MANILA (Reuters) - The leader of a small but violent splinter group of Muslim rebels died on Tuesday, the head of Philippine military said, removing a hindrance to a peace process to end a 45-year-old conflict in the south of the mainly Catholic country.
Ameril Umbra Kato, a Muslim cleric, who organized the Bangsamoro Islamic Freedom Fighters (BIFF) to continue the armed struggle to set up an independent Islamic state, suffered a heart attack in his hideout in Maguindanao province.
“We have pictures of his burial,” General Gregorio Catapang said, confirming Kato’s death.
“He died of natural causes.

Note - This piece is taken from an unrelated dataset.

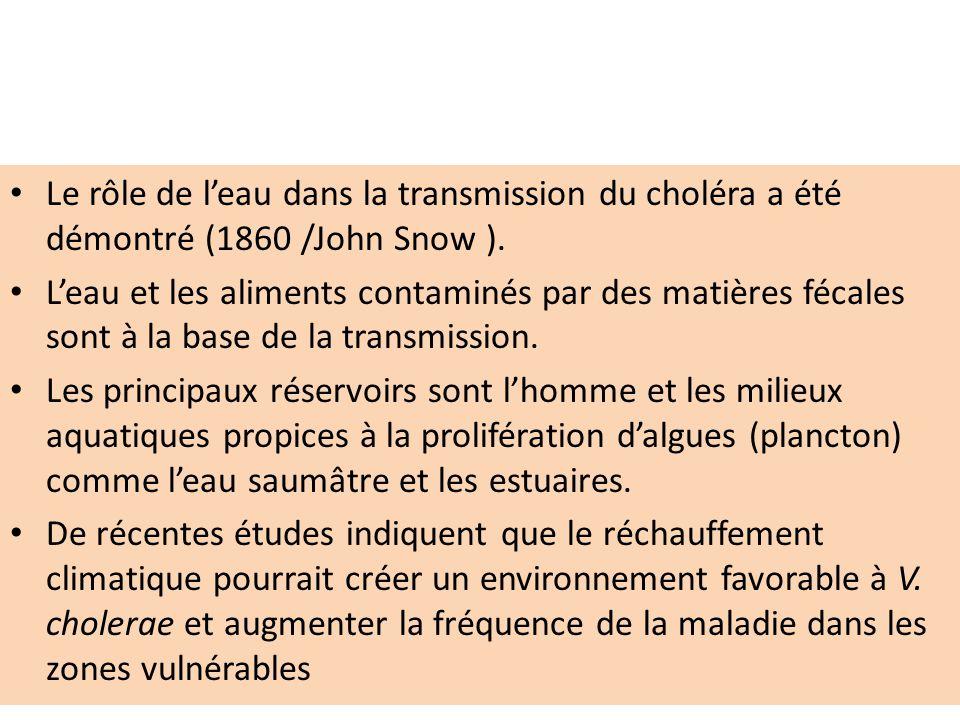 Le rôle de leau dans la transmission du choléra a été démontré (1860 /John Snow ). Leau et les aliments contaminés par des matières fécales sont à la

Before this, he had a diabetic stroke that immobilized him.”
Abu Misri Mama, a spokesman for the BIFF, also confirmed the death of Kato after speaking with the Muslim rebel leader’s son, Omar, who is expected to takeover the leadership of the armed group of around 300 fighters active in central Mindanao.
Kato, a former field commander of the country’s largest Muslim rebel group, Moro Islamic Liberation Front, opposed the peace negotiations with the government after an ancestral land deal in 2008 was nullified by the Supreme Court.
The army and mainstream rebels said Kato’s death boded well for peace talks to end the conflict that has killed 120,000 people, displaced 2 million and stunted growth in the poor but resource-rich areas in the south.
The peace process stalled after the deadly clash that killed 44 police commandos, 17 rebels and four civilians on Jan. 25 as lawmakers suspended debates on a law to create a new autonomous Muslim area in the south. BIFF fighters were involved in firefight.
“This will help the peace process because we all know his group is a peace spoiler,” Catapang told a television interview.
Mohagher Iqbal, MILF chief peace negotiator, said they will welcome back Kato’s followers to their group if they wish to rejoin. “We will not accept those who had committed crimes, like bombings and extortion,” he said.
But, a former police general and terrorism expert Rodolfo Mendoza said BIFF remained a dangerous group and capable of bomb attacks and attacks targeting Christian communities in the south.
“Kato’s death will surely have an effect, but the problem will not go away,” he said. “You can take out the leader, but like any other terrorist organization, the leader can be replaced.”